O dever de estimar qual sanção será aplicada em decorrência de infrações praticadas pelo contratado é impositivo à administração contratante, sendo irrelevante, portanto, qualquer particularidade quanto à visão do agente público responsável pelo processo de aplicação de penalidade no que concerne a um maior ou menor grau de severidade.

De tal modo, a estrita observância ao devido processo legal configura-se, naturalmente, como a principal ferramenta de defesa para que o contratado, de forma prévia e antecipada, possa, até mesmo, eliminar, do plano prático, a imputação do cometimento da infração em tese aplicável para o caso, afastando, por consequência, qualquer tipo de penalidade.

Nota-se, por isso, que a não obediência ao séquito procedimental regulado pela legislação esvazia o processo como um todo, por declínio da não concessão do contraditório e/ou defesa ampla, ínsitas à natureza de qualquer processo, pelo que, inexistentes estes, injurídicas são as sanções aplicadas, delas não podendo decorrerem quaisquer efeitos.

Ocorre que a metódica de aplicação de sanções administrativas não costuma, rigorosamente, seguir um rito previamente estabelecido pela legislação. Daí que, para algumas sanções, como a advertência, a administração parte da falsa pressuposição de que esta não configura penalidade, tendo em vista o hipotético “grau de leveza” que, certamente, lhe é inerente, considerando, ainda, a inexistência do surgimento de prejuízos concretos de forma imediata.

Sem embargo, mesmo em se tratando de advertência, deve a administração franquear ao contratado, inadiavelmente, o direito de se defender previamente. Nesse contexto, a defesa prévia é mecanismo de proteção a toda e qualquer sanção, independentemente qual seja ela venha a ser imposta.

Sucede que não há, na Lei nº 14.133/2021, qualquer alusão expressa quanto à necessidade de concessão do prazo para alegação de defesa prévia em relação à sanção prevista no inciso I do artigo 156 da referida lei, isto é, em relação à advertência. Apesar disso, analisar, isolada e espaçadamente, o Capítulo I do Título IV da Nova Lei, deságua na confirmação de uma precipitação interpretativa, a qual, sob todos os esforços, deve ser evadida.

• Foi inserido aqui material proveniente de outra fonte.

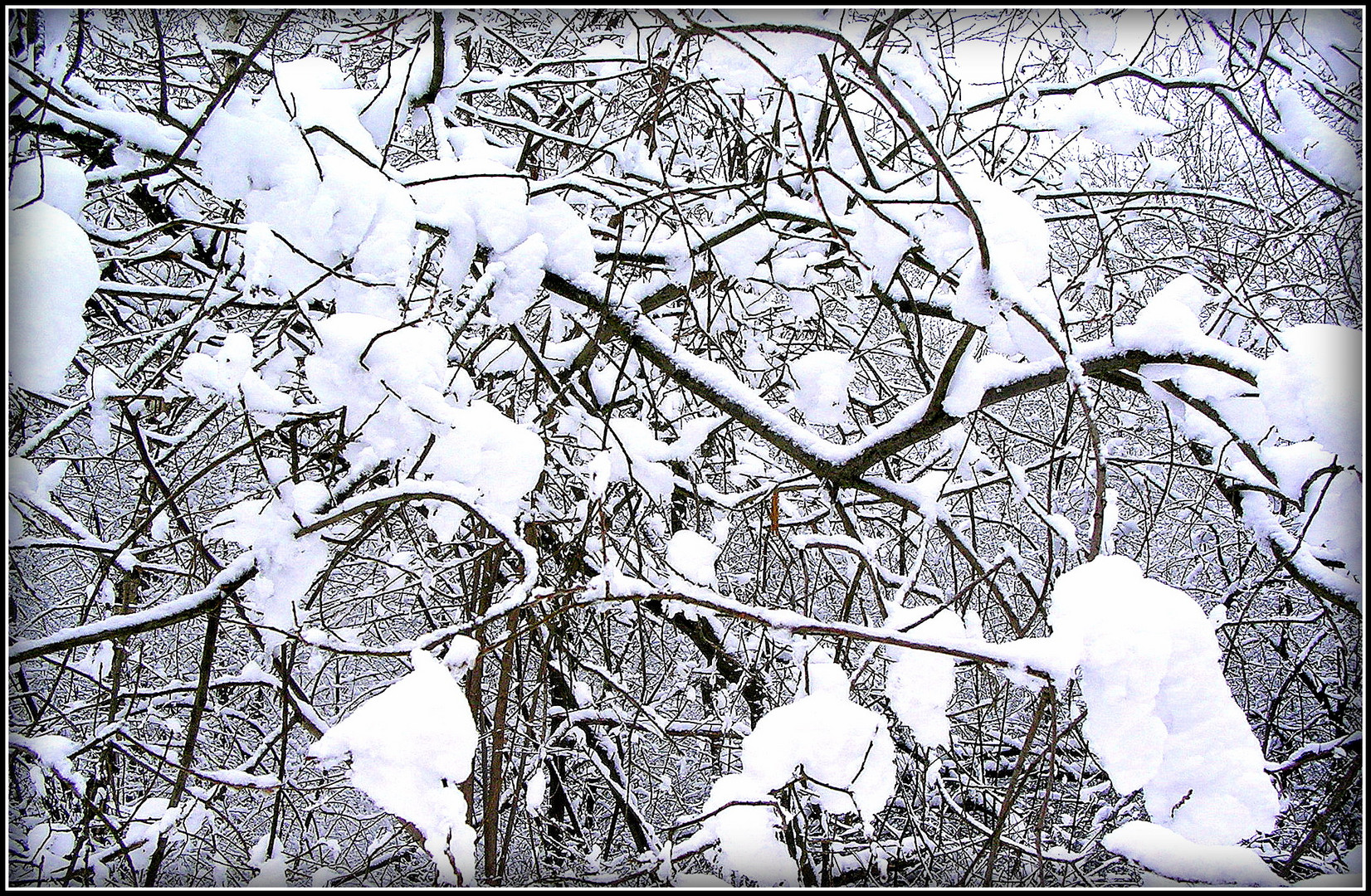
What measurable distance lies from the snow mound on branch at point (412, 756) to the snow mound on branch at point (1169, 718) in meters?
0.63

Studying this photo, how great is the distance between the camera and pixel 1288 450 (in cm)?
131

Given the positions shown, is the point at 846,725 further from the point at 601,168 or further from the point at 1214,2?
the point at 1214,2

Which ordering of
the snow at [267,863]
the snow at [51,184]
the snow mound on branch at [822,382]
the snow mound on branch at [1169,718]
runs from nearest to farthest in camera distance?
the snow mound on branch at [1169,718] < the snow at [51,184] < the snow mound on branch at [822,382] < the snow at [267,863]

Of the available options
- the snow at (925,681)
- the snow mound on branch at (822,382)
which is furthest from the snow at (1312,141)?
the snow at (925,681)

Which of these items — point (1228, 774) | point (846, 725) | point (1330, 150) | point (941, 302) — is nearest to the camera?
point (1228, 774)

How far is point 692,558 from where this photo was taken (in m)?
1.24

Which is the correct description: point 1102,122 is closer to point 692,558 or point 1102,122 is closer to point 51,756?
point 692,558

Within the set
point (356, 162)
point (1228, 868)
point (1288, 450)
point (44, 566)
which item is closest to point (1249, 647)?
point (1288, 450)

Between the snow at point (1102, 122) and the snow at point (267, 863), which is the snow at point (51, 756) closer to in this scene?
the snow at point (267, 863)

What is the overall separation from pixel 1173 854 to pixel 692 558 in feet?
2.48

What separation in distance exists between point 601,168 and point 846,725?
1.28m

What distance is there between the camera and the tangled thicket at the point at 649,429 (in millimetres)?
952

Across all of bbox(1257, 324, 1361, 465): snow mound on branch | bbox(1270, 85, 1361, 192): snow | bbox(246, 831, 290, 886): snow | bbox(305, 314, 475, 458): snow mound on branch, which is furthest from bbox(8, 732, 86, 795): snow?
bbox(1270, 85, 1361, 192): snow

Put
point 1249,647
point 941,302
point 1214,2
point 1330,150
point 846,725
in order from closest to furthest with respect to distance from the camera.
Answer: point 846,725, point 1214,2, point 941,302, point 1330,150, point 1249,647
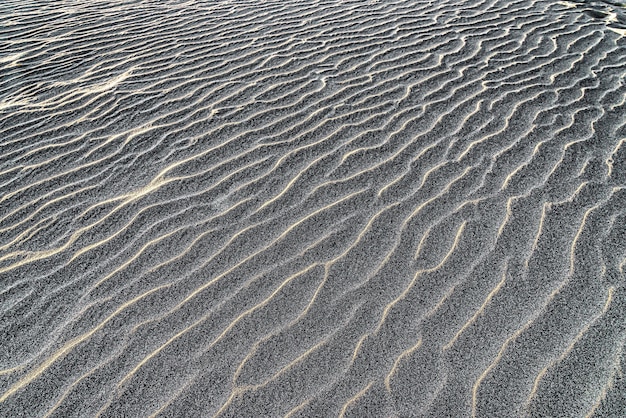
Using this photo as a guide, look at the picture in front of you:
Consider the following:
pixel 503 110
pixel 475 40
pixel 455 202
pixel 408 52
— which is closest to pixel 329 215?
pixel 455 202

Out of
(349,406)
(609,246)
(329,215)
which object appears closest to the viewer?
(349,406)

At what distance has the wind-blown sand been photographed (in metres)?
2.52

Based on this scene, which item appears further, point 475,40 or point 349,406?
point 475,40

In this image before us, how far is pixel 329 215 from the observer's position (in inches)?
136

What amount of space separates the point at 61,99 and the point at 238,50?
1.98m

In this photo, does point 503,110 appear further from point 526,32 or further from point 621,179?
point 526,32

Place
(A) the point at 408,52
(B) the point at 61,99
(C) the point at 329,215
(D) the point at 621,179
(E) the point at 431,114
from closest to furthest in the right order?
1. (C) the point at 329,215
2. (D) the point at 621,179
3. (E) the point at 431,114
4. (B) the point at 61,99
5. (A) the point at 408,52

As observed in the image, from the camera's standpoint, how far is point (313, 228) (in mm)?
3361

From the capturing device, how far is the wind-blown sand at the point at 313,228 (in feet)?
8.25

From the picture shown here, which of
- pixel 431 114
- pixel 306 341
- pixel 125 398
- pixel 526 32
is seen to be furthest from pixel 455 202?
pixel 526 32

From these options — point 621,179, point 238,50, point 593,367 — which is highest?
point 238,50

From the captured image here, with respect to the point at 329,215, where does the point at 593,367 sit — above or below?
below

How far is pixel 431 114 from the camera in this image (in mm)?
4473

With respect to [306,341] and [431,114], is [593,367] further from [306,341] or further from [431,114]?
[431,114]
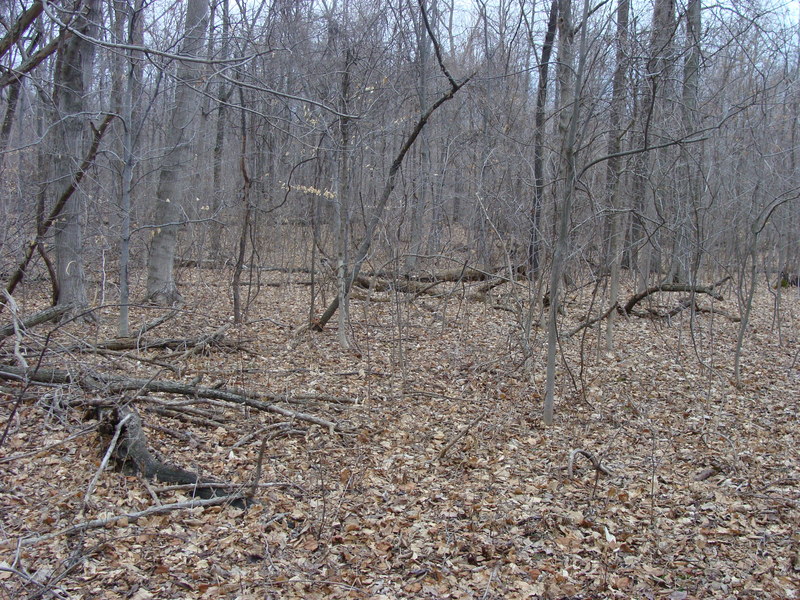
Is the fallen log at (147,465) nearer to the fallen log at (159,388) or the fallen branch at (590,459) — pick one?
the fallen log at (159,388)

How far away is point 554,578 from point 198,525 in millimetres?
2013

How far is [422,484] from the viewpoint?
4.11 metres

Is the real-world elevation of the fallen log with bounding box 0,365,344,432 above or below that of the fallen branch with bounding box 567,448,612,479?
above

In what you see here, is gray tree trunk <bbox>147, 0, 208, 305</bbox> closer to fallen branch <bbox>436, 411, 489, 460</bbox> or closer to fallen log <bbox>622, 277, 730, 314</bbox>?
fallen branch <bbox>436, 411, 489, 460</bbox>

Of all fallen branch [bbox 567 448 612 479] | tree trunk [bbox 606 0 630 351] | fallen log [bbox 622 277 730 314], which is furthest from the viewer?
fallen log [bbox 622 277 730 314]

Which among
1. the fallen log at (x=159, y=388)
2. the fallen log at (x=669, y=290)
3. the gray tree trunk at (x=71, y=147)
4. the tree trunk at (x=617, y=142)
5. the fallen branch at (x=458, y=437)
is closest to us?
the fallen branch at (x=458, y=437)

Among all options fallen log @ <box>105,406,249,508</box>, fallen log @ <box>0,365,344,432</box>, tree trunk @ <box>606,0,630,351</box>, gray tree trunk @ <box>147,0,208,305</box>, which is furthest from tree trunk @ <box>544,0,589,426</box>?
gray tree trunk @ <box>147,0,208,305</box>

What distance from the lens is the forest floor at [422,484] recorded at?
9.91ft

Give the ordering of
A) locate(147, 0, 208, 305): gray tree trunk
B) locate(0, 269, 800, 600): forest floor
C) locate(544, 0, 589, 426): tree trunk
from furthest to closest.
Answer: locate(147, 0, 208, 305): gray tree trunk < locate(544, 0, 589, 426): tree trunk < locate(0, 269, 800, 600): forest floor

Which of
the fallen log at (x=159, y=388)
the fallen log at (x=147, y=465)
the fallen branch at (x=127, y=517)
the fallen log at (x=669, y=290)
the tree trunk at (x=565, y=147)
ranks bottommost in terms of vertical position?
the fallen branch at (x=127, y=517)

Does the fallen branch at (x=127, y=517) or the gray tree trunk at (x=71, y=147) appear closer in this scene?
the fallen branch at (x=127, y=517)

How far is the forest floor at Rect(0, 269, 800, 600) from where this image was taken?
3.02 m

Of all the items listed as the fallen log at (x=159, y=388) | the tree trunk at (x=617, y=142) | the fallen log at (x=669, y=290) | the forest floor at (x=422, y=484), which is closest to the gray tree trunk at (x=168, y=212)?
the forest floor at (x=422, y=484)

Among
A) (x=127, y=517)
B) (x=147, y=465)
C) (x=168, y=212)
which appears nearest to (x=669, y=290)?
(x=147, y=465)
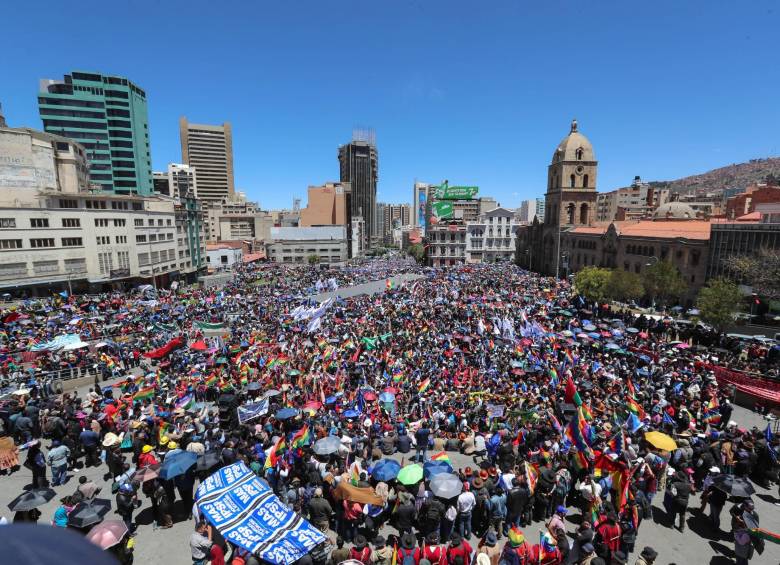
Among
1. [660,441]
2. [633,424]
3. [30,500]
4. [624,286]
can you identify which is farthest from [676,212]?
[30,500]

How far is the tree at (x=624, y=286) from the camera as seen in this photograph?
41344 mm

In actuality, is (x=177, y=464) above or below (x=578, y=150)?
below

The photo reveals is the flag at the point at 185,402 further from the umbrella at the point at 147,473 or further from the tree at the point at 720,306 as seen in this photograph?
the tree at the point at 720,306

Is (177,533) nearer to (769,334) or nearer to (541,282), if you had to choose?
(769,334)

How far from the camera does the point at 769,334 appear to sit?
2936cm

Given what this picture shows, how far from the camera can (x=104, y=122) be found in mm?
83875

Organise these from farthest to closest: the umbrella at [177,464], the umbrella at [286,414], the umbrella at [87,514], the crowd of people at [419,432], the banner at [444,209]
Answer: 1. the banner at [444,209]
2. the umbrella at [286,414]
3. the umbrella at [177,464]
4. the crowd of people at [419,432]
5. the umbrella at [87,514]

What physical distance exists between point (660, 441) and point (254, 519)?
1054 cm

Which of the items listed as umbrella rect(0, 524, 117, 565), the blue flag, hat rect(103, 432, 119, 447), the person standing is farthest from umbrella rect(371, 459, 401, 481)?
the person standing

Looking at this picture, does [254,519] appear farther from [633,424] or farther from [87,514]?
[633,424]

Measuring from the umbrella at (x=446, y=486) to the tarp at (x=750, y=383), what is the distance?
16.0 m

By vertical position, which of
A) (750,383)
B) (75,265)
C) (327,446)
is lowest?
(750,383)

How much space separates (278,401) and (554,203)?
7405 centimetres

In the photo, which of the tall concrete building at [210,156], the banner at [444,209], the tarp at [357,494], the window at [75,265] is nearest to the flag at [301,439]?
the tarp at [357,494]
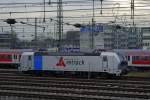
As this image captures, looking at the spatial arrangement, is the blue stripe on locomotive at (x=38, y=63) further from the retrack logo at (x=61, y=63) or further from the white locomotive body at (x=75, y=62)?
the retrack logo at (x=61, y=63)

Da leitura, estritamente textual, do artigo 157 e artigo 158, caput, depreende-se que, relação às demais sanções, há previsibilidade para a apresentação de defesa escrita no prazo de 15 dias úteis, contados da data da intimação:

“Art. 157. Na aplicação da sanção prevista no inciso II do caput do art. 156 desta Lei, será facultada a defesa do interessado no prazo de 15 (quinze) dias úteis, contado da data de sua intimação.

Art. 158. A aplicação das sanções previstas nos incisos III e IV do caputdo art. 156 desta Lei requererá a instauração de processo de responsabilização, a ser conduzido por comissão composta de 2 (dois) ou mais servidores estáveis, que avaliará fatos e circunstâncias conhecidos e intimará o licitante ou o contratado para, no prazo de 15 (quinze) dias úteis, contado da data de intimação, apresentar defesa escrita e especificar as provas que pretenda produzir.”

Nessa senda, a falta de dispositivo legal atinente à obrigação de defesa escrita — para a sanção de advertência — não legitima a administração pública a proceder à aplicação da referenciada sanção independentemente de concessão de prazo para o contratado.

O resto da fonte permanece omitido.